I have a process that's going to initially generate 3-4 million PDF files, and continue at the rate of 80K/day. They'll be pretty small (50K) each, but what I'm worried about is how to manage the total mass of files I'm generating for easy lookup. Some details:
- I'll have some other steps to run once a file have been generated, and there will be a few servers participating, so I'll need to watch for files as they're generated.
- Once generated, the files will be available though a lookup process I've written. Essentially, I'll need to pull them based on an order number, which is unique per file.
- At any time, an existing order number may be resubmitted, and the generated file will need to overwrite the original copy.
Originally, I had planned to write these files all to a single directory on a NAS, but I realize this might not be a good idea, since there are millions of them and Windows might not handle a million-file-lookup very gracefully. I'm looking for some advice:
- Is a single folder okay? The files will never be listed - they'll only be retrieved using a System.IO.File with a filename I've already determined.
- If I do a folder, can I watch for new files with a System.IO.DirectoryWatcher, even with that many files, or will it start to become sluggish with that many files?
- Should they be stored as BLOBs in a SQL Server database instead? Since I'll need to retrieve them by a reference value, maybe this makes more sense.
Thank you for your thoughts!
My file database contains over 4 million folders, with many files in each folder.
Just just tossed all the folders in one directory. NTFS can handle this without any issue, and advanced tools like robocopy can help when you need to move it.
Just make sure you can index the files without a scan. I did this by tossing my index in a mysql database.
So to get a file I search the mysql database upon some metadata and get an index. Then I use this index to read the file directly. Scaled well for me so far. But do note that you will be turning everything into random access and hence random read/writes. This is poor performance for HDD, but fortunately SSD will help a lot.
Also, I wouldn't toss the files into the mysql database. You won't be able to do network reads without having a client that understand mysql. Right now I can access any file over the network using any program because I can just use its network URL.
When using a database to store your files, especially with small file the overhead should be small. but you can also do things like:
or when you have an expiry date, or want to refresh a file, you remove it by:
Question:
Why do these documents need to be generated and stored as PDFs?
If they can be generated, why not just keep the data in the database and generate them on the fly when required? This means you can search the actual data that's required for searching anyway and not have the files on disk. This way you can also update the PDF template when required without the need to regenerate anything?

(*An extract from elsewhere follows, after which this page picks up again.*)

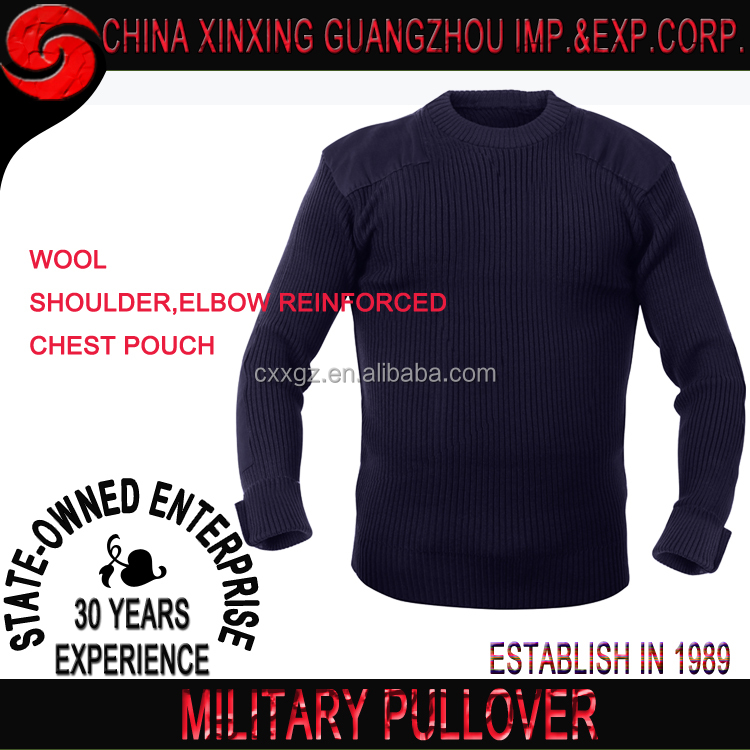 New Military Commando Pullover Security Crew Neck Army Navy Ribbed Sweater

You can easily organize files into multiple folders without having to do this by business logic, or order-per-day, which is especially nice if that kind of ordering would be 'clumpy' (many hits in one folder, few in others).

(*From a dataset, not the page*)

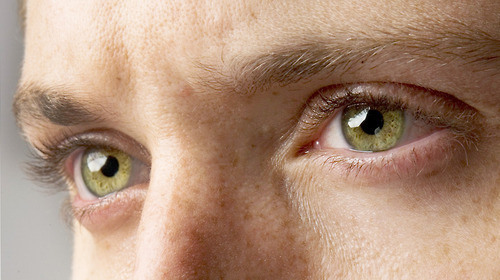 imagen de ojos bonitos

The easiest way to do this is to create a unique hash for the file name, so that maybe you get something like this:
Then break this up into two-character blocks, and you will get this:
As you can see, it gives you a deep directory tree that you can easily navigate.
With a good hash function, this will be very evenly distributed, and you will never get more than 1296 entries per directory. If you ever get a collision (which should be extremely rare), just add a number to the end: tx.pdf, tx_1.pdf, tx_2.pdf. Again, collisions on such large hashes should be extremely rare, so that the kind of clumping you get because of this are a non-issue.

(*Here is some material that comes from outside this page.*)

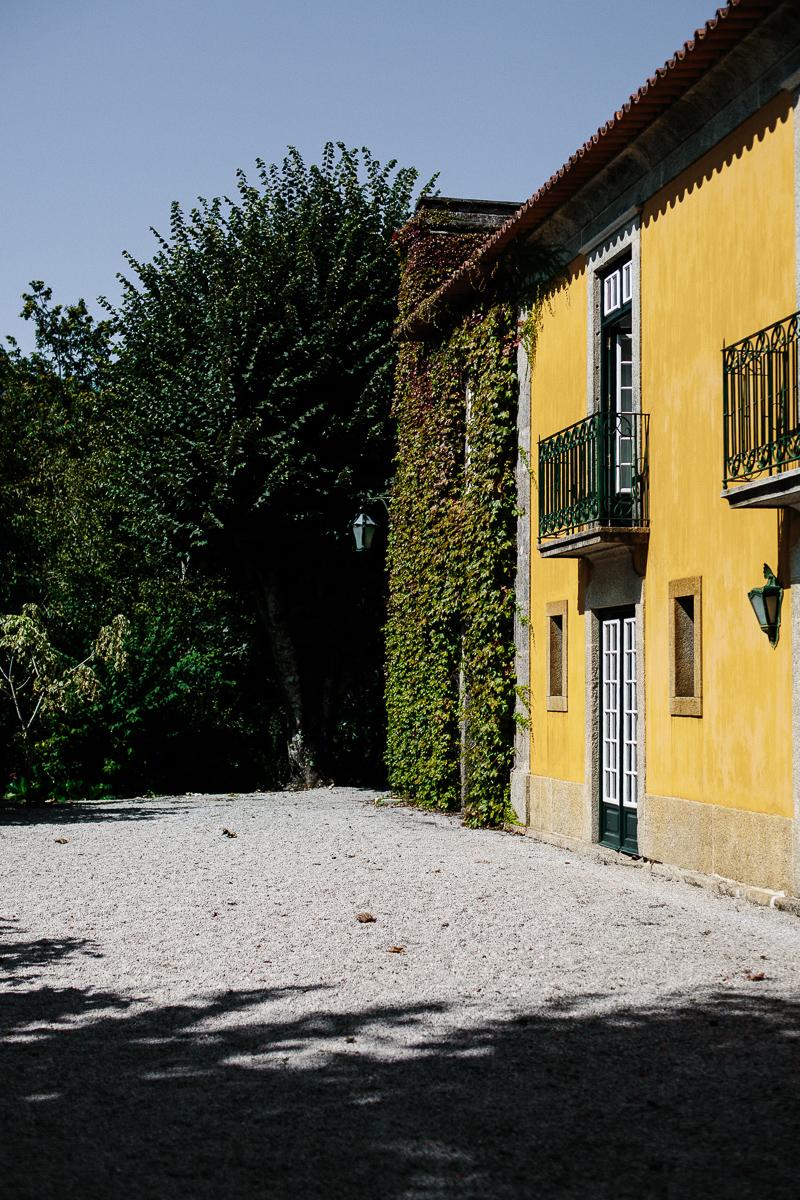 Quinta da Bouca D'Arques, Portugal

You said that the documents are digitally signed, so you probably have the hash you need right there in form of the signature string.
I'd group the files in specific subfolders, and try to organize them (the subfolders) in some business-logic way. Perhaps all files made during a given day? During a six-hour period of each day? Or every # of files, I'd say a few 1000 max. (There's probably an ideal number out there, hopefully someone will post it.)
Do the files ever age out and get deleted? If so, sort and file be deletable chunk. If not, can I be your hardware vendor?
There's arguments on both sides of storing files in a database.
A last point to worry about is keeping the data "aligned". If the DB stores the info on the file along with the path/name to the file, and the file gets moved, you could get totally hosed.
Determine some logical ordering of subdirectories and store them in blocks of no more than 512 or so files in a folder.
Do not store the files in a database. Databases are for data, file servers are for files. Store them on a file server, but store the path and retrieval information in a database.